Biopolymer transformation and antibiotics degradation of wastewater sludge using thermally activated persulfate oxidation for dewaterability enhancement

• Thermally activated persulfate (TAP) oxidation enhanced sludge dewaterability. • Thermal hydrolysis and oxidation had a synergistic effect in biopolymer hydrolysis. • Proteins were decomposed into polypeptides, amino acids, and ammonia nitrogen. • TAP oxidation increased bioavailable phosphorus content of sludge. • TAP oxidation reduced antibiotic content and ecotoxicological risk of sludge. Wastewater sludge is mainly comprised of microorganisms and extracellular polymeric substances (EPS). The gel-like network structure of EPS traps bound water, resulting in poor dewaterability of sludge. In this work, the thermally activated persulfate (TAP) oxidation was used in sludge treatment to improve dewaterability.

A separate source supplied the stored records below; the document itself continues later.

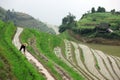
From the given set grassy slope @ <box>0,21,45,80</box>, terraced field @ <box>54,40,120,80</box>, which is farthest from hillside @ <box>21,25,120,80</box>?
grassy slope @ <box>0,21,45,80</box>

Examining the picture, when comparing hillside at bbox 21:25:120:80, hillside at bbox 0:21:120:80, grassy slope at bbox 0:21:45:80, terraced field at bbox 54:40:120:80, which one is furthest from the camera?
terraced field at bbox 54:40:120:80

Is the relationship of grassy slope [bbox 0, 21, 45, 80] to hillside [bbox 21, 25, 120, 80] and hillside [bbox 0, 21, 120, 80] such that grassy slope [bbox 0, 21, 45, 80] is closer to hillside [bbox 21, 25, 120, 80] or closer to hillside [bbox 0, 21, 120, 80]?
hillside [bbox 0, 21, 120, 80]

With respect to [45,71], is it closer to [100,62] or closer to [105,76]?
[105,76]

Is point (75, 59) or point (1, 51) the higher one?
point (1, 51)

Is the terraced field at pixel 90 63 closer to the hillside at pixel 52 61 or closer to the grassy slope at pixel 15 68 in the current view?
the hillside at pixel 52 61

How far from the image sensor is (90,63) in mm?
61781

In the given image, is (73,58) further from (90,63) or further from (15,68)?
(15,68)

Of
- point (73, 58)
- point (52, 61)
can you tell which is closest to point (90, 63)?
point (73, 58)

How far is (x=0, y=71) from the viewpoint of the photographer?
31078 millimetres

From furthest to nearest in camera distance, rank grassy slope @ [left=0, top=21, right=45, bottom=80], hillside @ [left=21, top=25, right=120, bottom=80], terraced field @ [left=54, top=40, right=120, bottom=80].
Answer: terraced field @ [left=54, top=40, right=120, bottom=80]
hillside @ [left=21, top=25, right=120, bottom=80]
grassy slope @ [left=0, top=21, right=45, bottom=80]

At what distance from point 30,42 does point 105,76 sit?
16953 millimetres

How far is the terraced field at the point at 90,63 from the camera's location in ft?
174

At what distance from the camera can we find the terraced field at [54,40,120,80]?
53.0 metres

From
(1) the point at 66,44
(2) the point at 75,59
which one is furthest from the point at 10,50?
(1) the point at 66,44
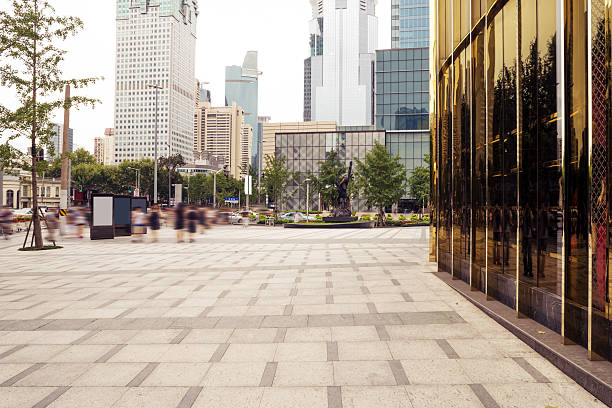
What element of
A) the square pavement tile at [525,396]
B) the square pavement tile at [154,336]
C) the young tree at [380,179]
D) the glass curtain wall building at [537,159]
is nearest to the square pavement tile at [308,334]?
the square pavement tile at [154,336]

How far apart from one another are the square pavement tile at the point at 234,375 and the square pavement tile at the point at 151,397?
0.35 m

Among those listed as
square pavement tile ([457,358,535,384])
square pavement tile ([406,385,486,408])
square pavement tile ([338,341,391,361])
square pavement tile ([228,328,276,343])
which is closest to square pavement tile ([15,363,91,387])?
square pavement tile ([228,328,276,343])

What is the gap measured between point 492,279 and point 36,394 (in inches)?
280

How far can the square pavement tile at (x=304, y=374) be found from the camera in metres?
4.43

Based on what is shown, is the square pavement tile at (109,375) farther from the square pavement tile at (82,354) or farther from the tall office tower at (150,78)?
the tall office tower at (150,78)

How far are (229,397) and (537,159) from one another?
5.24 m

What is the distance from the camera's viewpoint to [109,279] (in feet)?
35.6

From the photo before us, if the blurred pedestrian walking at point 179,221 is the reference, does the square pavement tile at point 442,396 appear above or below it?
below

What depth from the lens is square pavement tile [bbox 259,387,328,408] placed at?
3.95m

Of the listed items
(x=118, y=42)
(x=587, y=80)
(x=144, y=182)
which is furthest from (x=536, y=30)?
(x=118, y=42)

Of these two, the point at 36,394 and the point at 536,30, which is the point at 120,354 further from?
the point at 536,30

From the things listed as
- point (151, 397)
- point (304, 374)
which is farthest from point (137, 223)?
point (304, 374)

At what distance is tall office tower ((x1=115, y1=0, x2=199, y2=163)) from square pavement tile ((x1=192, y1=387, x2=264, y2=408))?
16536 cm

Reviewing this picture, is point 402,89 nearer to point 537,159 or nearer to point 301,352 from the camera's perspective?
point 537,159
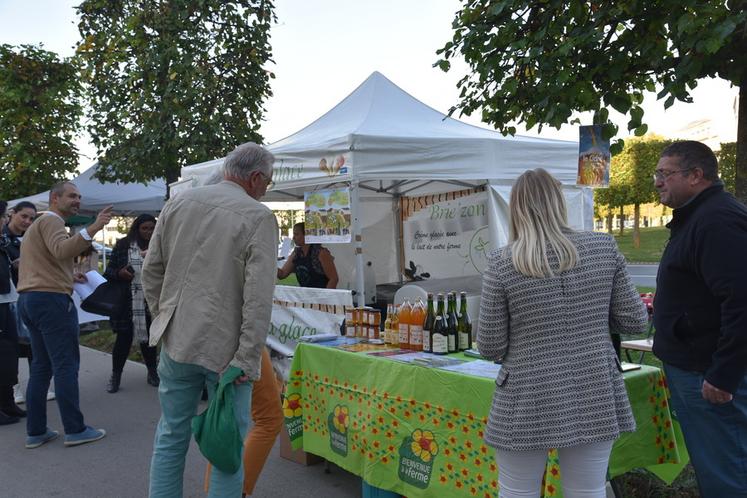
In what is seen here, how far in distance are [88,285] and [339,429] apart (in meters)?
3.52

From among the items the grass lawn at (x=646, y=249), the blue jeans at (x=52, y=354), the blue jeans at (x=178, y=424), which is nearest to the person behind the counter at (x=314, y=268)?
the blue jeans at (x=52, y=354)

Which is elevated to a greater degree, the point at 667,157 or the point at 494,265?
the point at 667,157

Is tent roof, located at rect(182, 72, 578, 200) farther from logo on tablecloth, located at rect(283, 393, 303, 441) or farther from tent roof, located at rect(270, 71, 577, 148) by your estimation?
logo on tablecloth, located at rect(283, 393, 303, 441)

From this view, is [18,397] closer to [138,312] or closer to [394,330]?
[138,312]

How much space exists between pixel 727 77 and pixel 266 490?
3211 millimetres

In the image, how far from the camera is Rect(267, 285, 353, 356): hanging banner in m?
5.17

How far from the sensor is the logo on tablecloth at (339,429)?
3.39 meters

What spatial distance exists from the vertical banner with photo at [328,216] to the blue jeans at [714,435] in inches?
125

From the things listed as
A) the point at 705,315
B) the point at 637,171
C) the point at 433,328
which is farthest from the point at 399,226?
the point at 637,171

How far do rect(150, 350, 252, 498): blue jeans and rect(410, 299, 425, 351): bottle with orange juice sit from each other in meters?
1.10

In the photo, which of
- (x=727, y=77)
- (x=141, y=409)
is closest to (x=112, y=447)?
(x=141, y=409)

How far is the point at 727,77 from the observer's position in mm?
2818

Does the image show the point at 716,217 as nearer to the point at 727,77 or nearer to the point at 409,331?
the point at 727,77

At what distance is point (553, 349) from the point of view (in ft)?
6.61
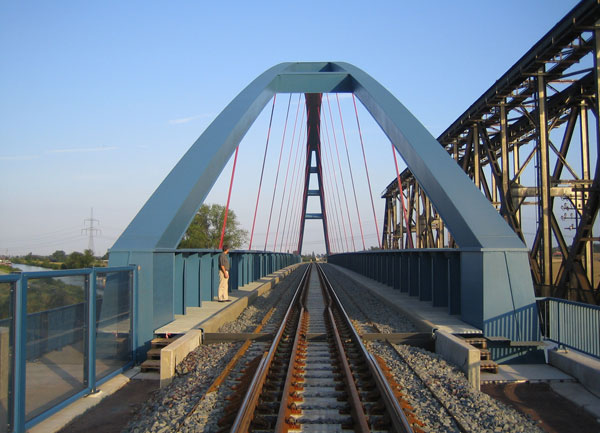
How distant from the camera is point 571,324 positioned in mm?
7410

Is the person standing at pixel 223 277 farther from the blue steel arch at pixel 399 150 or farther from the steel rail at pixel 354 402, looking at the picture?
the steel rail at pixel 354 402

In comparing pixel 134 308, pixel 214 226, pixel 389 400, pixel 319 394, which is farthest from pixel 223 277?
pixel 214 226

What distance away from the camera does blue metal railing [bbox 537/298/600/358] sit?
671 cm

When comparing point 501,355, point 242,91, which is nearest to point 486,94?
point 242,91

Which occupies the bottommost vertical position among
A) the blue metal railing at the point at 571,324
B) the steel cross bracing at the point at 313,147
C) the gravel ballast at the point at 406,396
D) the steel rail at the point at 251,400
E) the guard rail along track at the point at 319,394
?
the gravel ballast at the point at 406,396

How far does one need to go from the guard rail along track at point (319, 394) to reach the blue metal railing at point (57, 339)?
1.94 meters

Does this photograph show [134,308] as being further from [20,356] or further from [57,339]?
[20,356]

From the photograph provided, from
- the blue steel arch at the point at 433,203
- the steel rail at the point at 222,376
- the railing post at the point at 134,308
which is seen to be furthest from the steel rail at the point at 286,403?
the blue steel arch at the point at 433,203

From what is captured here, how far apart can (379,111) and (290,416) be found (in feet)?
36.2

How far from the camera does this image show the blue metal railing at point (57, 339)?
14.5ft

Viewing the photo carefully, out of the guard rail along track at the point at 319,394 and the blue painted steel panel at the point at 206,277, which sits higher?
the blue painted steel panel at the point at 206,277

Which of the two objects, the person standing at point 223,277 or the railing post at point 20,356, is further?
the person standing at point 223,277

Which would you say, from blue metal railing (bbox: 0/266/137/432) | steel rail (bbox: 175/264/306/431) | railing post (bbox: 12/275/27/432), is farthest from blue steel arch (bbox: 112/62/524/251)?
railing post (bbox: 12/275/27/432)

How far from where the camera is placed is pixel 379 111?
1429 centimetres
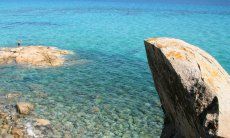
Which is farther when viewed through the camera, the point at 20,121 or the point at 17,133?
the point at 20,121

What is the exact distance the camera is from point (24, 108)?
26141 mm

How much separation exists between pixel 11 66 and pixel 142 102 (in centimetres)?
2120

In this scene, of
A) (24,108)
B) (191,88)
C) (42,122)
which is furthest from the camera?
(24,108)

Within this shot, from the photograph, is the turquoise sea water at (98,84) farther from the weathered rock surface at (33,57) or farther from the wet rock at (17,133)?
the wet rock at (17,133)

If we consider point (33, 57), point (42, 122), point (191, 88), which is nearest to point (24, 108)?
point (42, 122)

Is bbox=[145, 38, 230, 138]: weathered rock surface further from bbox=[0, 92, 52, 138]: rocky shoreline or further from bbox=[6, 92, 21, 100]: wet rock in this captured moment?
bbox=[6, 92, 21, 100]: wet rock

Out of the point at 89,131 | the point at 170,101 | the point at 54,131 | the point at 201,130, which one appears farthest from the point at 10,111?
the point at 201,130

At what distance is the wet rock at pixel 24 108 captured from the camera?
2579 centimetres

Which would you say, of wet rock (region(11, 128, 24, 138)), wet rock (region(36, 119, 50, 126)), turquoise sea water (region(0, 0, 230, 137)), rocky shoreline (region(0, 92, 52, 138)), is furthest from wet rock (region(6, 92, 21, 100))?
wet rock (region(11, 128, 24, 138))

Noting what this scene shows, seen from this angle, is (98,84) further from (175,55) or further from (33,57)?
(175,55)

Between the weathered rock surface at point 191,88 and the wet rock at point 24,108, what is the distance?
17.2m

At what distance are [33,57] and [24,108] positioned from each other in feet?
62.8

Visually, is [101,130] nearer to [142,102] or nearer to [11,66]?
[142,102]

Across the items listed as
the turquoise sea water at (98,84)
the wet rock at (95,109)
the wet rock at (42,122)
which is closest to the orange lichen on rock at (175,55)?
the turquoise sea water at (98,84)
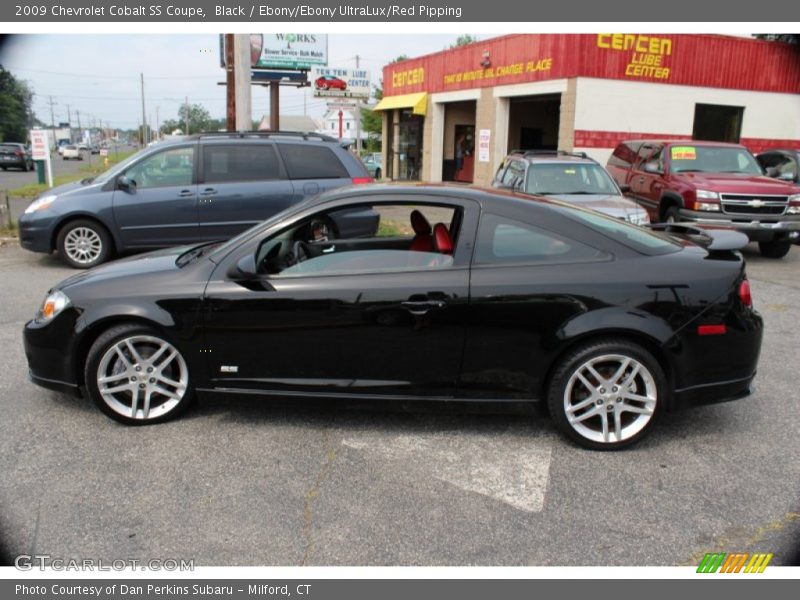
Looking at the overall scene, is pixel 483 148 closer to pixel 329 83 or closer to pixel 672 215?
pixel 672 215

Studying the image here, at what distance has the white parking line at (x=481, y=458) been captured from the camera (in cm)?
338

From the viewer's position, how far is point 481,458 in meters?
3.71

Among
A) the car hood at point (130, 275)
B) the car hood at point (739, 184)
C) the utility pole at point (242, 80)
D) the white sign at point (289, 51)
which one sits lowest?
the car hood at point (130, 275)

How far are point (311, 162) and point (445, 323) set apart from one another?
5731mm

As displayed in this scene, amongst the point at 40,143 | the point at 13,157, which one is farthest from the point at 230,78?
the point at 13,157

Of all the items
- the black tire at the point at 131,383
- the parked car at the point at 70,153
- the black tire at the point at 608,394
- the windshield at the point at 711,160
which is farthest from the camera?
the parked car at the point at 70,153

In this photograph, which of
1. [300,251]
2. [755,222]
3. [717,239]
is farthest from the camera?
[755,222]

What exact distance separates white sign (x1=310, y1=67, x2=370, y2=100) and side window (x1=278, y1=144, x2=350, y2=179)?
19.2 meters

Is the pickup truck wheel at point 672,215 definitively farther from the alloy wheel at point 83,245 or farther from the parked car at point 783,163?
the alloy wheel at point 83,245

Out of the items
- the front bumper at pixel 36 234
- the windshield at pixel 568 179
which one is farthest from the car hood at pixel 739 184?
the front bumper at pixel 36 234

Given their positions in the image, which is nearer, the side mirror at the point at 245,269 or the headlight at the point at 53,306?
the side mirror at the point at 245,269

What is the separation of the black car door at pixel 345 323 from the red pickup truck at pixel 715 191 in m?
7.59

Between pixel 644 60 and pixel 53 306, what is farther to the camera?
pixel 644 60

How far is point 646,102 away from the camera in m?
18.3
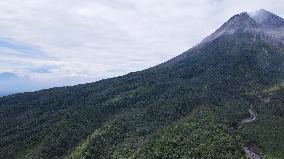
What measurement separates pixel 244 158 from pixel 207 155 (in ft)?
55.6

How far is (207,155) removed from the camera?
656 ft

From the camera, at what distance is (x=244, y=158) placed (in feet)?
652

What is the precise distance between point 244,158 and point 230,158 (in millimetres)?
8084

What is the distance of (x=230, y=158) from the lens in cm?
19512

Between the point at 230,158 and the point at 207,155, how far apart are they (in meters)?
10.8
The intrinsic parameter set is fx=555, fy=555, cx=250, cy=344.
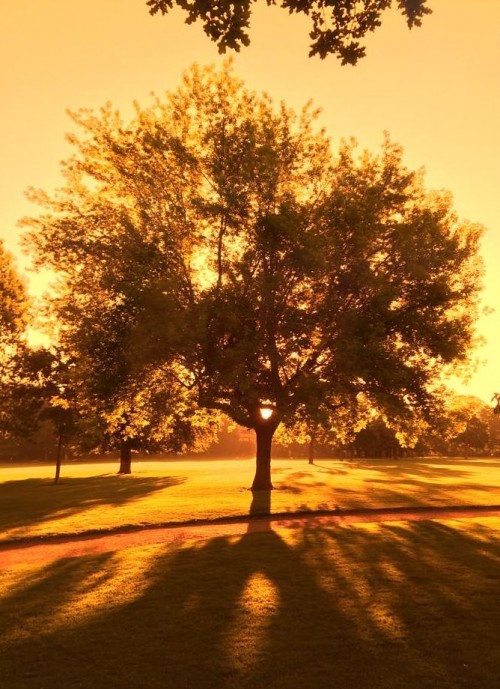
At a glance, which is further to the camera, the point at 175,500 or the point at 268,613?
the point at 175,500

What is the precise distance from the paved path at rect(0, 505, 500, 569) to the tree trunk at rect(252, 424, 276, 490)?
748 centimetres

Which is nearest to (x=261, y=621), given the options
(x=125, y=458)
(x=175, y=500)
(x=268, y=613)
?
(x=268, y=613)

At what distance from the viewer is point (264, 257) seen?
82.0 ft

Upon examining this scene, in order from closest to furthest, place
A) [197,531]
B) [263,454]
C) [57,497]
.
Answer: [197,531], [57,497], [263,454]

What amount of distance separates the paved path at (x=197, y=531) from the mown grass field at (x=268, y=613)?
1.02 m

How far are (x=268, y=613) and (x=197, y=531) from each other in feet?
29.9

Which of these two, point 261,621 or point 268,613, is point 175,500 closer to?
point 268,613

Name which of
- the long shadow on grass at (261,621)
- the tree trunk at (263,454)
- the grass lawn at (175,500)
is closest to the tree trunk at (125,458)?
the grass lawn at (175,500)

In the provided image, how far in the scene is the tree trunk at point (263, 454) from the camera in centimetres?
2952

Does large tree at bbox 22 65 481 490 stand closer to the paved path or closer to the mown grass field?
the paved path

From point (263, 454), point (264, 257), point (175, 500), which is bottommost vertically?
point (175, 500)

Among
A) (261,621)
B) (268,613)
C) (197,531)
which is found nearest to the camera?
(261,621)

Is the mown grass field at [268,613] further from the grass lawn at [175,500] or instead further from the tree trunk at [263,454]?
the tree trunk at [263,454]

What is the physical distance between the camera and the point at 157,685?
293 inches
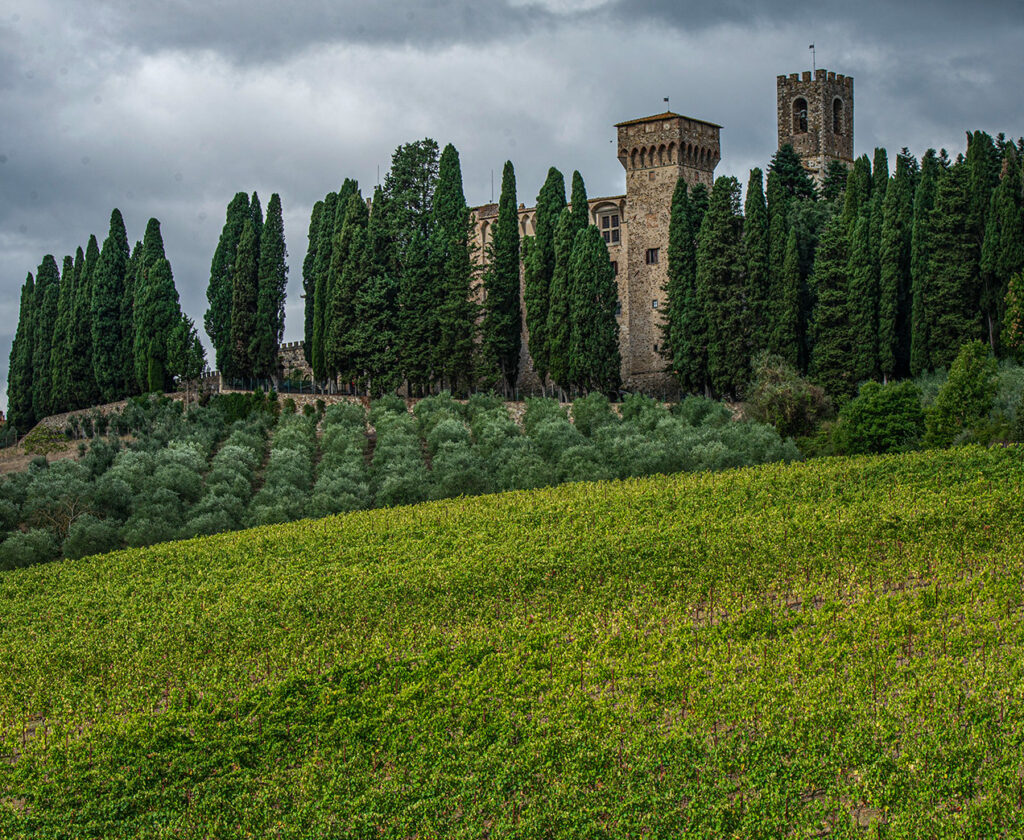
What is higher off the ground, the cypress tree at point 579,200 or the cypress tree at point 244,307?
the cypress tree at point 579,200

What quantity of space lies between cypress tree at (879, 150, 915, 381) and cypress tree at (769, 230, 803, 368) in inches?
103

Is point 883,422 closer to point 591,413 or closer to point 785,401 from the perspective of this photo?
point 785,401

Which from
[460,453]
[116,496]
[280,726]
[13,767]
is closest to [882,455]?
[460,453]

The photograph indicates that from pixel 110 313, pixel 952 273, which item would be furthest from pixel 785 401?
pixel 110 313

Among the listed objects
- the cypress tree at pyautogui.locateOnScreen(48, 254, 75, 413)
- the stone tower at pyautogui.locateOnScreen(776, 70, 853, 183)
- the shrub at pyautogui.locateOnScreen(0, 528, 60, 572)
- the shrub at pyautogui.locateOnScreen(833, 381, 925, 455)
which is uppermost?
the stone tower at pyautogui.locateOnScreen(776, 70, 853, 183)

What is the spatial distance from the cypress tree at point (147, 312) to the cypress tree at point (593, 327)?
57.5 feet

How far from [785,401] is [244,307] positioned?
73.3ft

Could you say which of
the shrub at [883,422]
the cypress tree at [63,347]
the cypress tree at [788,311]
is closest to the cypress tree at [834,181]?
the cypress tree at [788,311]

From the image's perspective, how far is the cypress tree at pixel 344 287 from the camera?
44.1 metres

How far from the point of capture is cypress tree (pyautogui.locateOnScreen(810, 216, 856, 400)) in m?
38.2

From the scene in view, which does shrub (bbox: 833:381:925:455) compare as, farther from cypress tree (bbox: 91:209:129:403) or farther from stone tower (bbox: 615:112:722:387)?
cypress tree (bbox: 91:209:129:403)

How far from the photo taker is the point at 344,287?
4419 cm

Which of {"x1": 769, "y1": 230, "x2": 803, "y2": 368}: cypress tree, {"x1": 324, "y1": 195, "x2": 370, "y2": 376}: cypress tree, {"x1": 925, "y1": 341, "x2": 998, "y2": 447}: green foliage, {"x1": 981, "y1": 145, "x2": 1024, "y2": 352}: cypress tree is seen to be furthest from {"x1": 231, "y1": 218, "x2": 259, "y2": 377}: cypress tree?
{"x1": 981, "y1": 145, "x2": 1024, "y2": 352}: cypress tree

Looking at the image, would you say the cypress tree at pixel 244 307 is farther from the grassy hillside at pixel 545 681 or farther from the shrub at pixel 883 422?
the grassy hillside at pixel 545 681
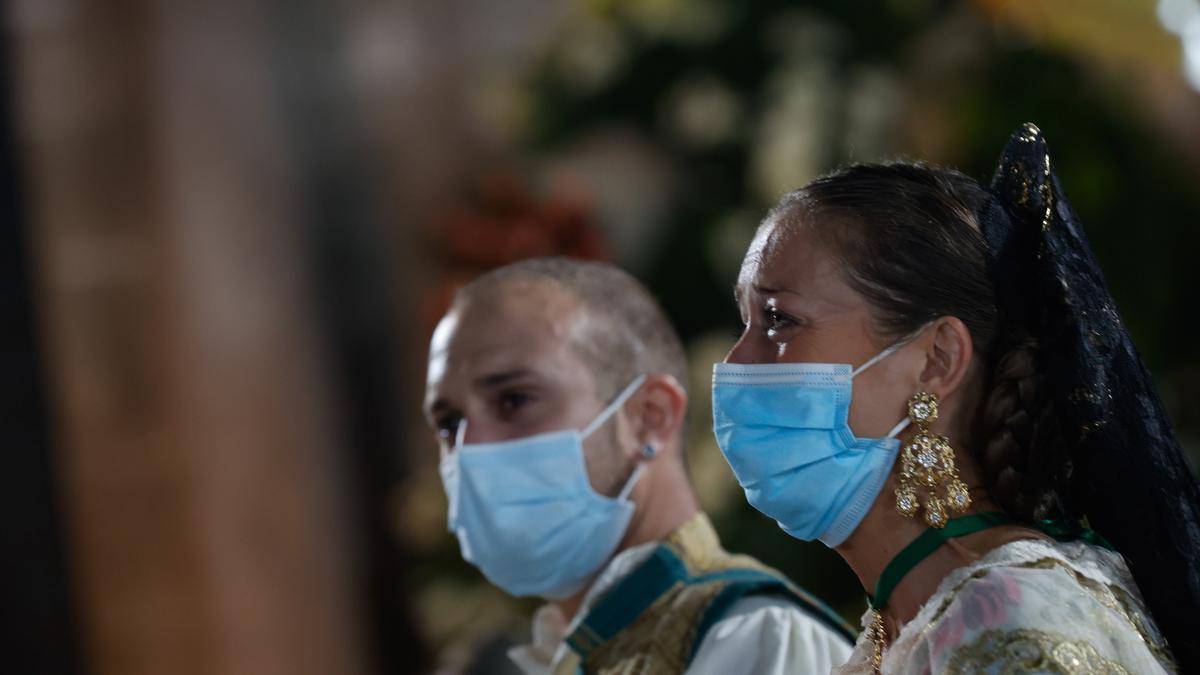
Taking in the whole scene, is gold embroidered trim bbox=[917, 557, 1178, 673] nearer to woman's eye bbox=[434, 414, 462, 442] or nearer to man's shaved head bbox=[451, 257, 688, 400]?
man's shaved head bbox=[451, 257, 688, 400]

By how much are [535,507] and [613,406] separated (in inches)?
10.2

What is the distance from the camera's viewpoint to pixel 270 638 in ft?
18.9

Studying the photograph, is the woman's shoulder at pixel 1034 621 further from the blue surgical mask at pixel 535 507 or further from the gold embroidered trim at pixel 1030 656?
the blue surgical mask at pixel 535 507

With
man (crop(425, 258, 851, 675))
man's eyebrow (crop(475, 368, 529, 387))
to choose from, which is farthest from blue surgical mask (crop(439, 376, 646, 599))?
man's eyebrow (crop(475, 368, 529, 387))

The transformation of proteins and phosphorus were systematically investigated to understand the mechanisms of sludge conditioning with TAP at molecular levels. The results showed that TAP oxidation produced SO 4 - and OH radicals which decomposed the macromolecular proteins, causing uncoiling of protein secondary structures and exposure of inner hydrophobic sites. The polypeptide, amino acid, and ammonia nitrogen were generated, and sludge dewaterability was enhanced. A mechanism was proposed to explain the synergistic effects of thermal hydrolysis and TAP oxidation on the transformations of nitrogen and phosphorus containing biopolymers. Furthermore, 30%-100% of antibiotics were degraded in TAP treatment. TAP performed well in macrolide and tetracycline degradation (>80%), while most of quinolone antibiotics were more refractory to oxidation.